The symbolic reusing of old buildings and, more broadly, the constant functional evolutions these urban edifices undergo suggest that they are more than just places.
“We do not live in a white neutral space; we do not live or die or love within the rectangle of a sheet of paper. We live and die and love within the limits of a colored, crisscrossed, cut up space (…)”
Michel Foucault, Les Hétérotopies, aired on France-Culture, December 7th, 1966
The city: a home to unending change
Cities reclaim their unused spaces in many different ways: giving a new function to an old building is but one of the many instances of urban transformation; this process can also be lead by locals and visitors. For instance, memorials are conceptualized so as to adapt to the evolutions of collective memory. The Holocaust Memorial performs as such.

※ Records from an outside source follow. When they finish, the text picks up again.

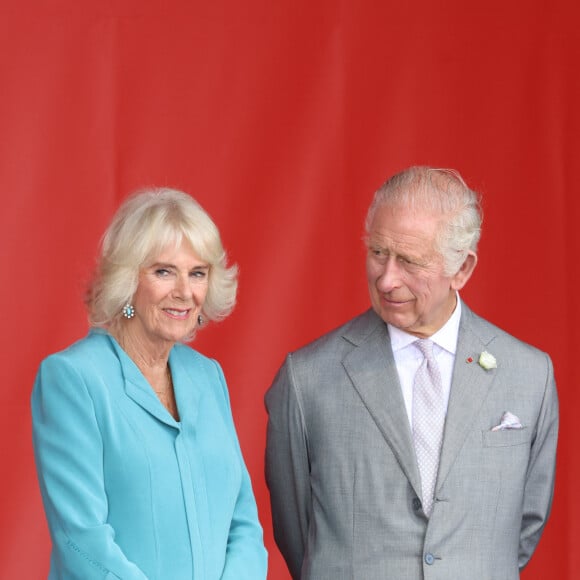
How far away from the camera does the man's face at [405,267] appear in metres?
3.10

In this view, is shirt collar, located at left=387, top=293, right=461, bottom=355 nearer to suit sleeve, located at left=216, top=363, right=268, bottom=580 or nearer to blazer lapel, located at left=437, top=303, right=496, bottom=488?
blazer lapel, located at left=437, top=303, right=496, bottom=488

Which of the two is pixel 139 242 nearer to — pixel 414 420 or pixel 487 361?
pixel 414 420

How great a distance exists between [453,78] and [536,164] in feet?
1.31

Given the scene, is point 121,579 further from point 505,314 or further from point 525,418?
point 505,314

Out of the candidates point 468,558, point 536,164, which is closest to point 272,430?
point 468,558

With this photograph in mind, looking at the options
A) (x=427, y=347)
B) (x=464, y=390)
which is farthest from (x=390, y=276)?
(x=464, y=390)

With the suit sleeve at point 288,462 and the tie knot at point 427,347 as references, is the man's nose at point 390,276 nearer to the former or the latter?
the tie knot at point 427,347

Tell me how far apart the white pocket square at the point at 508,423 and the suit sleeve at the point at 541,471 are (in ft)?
0.31

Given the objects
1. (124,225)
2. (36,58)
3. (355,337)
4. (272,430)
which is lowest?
(272,430)

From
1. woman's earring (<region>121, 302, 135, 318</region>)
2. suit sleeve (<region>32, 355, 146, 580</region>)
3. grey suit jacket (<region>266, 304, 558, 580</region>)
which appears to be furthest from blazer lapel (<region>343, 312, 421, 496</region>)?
suit sleeve (<region>32, 355, 146, 580</region>)

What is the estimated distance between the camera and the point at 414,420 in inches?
124

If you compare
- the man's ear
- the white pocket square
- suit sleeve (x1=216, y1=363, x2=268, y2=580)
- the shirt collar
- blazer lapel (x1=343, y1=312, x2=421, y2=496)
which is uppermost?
the man's ear

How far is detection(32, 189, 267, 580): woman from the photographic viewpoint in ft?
8.88

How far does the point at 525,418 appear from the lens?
10.6 feet
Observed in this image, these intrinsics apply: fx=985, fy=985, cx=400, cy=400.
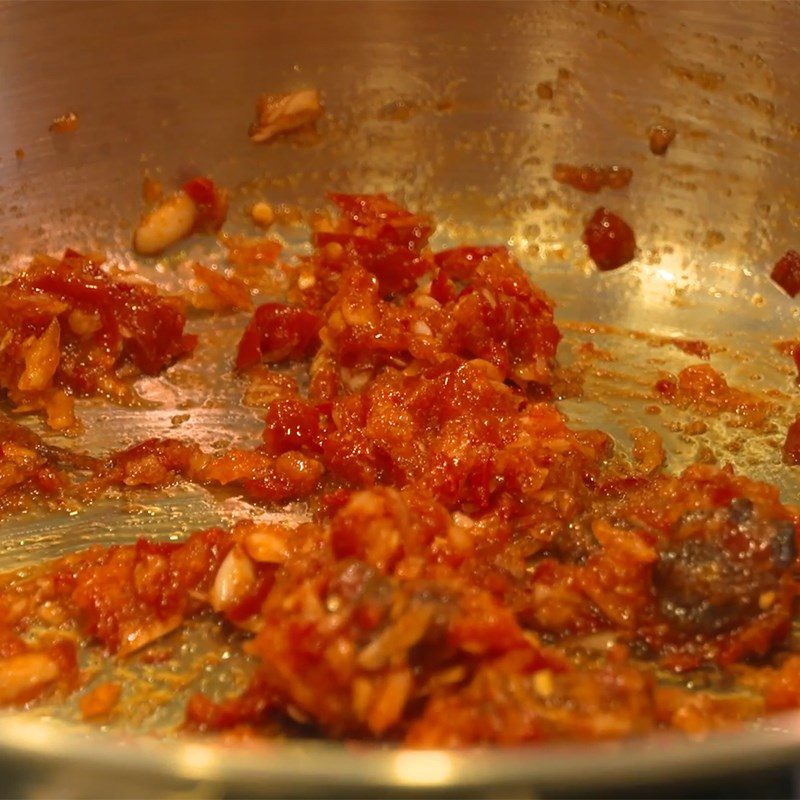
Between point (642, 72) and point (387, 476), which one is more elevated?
point (642, 72)

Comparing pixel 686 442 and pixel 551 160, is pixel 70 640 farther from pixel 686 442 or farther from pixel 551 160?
pixel 551 160

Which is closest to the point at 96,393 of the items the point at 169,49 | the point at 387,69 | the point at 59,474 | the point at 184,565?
the point at 59,474

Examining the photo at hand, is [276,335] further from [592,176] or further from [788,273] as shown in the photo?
[788,273]

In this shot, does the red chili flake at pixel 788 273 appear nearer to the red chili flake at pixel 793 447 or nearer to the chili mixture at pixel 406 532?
the chili mixture at pixel 406 532

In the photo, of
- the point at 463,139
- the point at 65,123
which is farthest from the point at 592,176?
the point at 65,123

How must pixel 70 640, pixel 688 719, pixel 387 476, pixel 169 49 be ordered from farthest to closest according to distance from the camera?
pixel 169 49 → pixel 387 476 → pixel 70 640 → pixel 688 719

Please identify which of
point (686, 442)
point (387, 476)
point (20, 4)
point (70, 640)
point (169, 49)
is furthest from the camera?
point (169, 49)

The Memorial to the Murdered Jews of Europe was built on the ruins of the official chancellery building of the Third Reich– today, kids play around the stone pillars and the memorial has become a surprising setting for selfies. Architect Peter Eisenman, who designed the memorial, had early understood, if not hoped for, the integration of his work to the urban scenery:
“I think that people will sit on the stelae to eat their lunch. I’m sure that skaters will use the place; people will dance on the stelae. So many unexpected things will happen here. Some will also try to vandalize the memorial — yet this is how things go, it is the voice of the people.”
Indeed, using a place to pay homage to a city’s past is always a twofold project, which also puts the city’s future into perspective. These numerous mutations, either functional or symbolic, point out that there is nothing but change that never changes.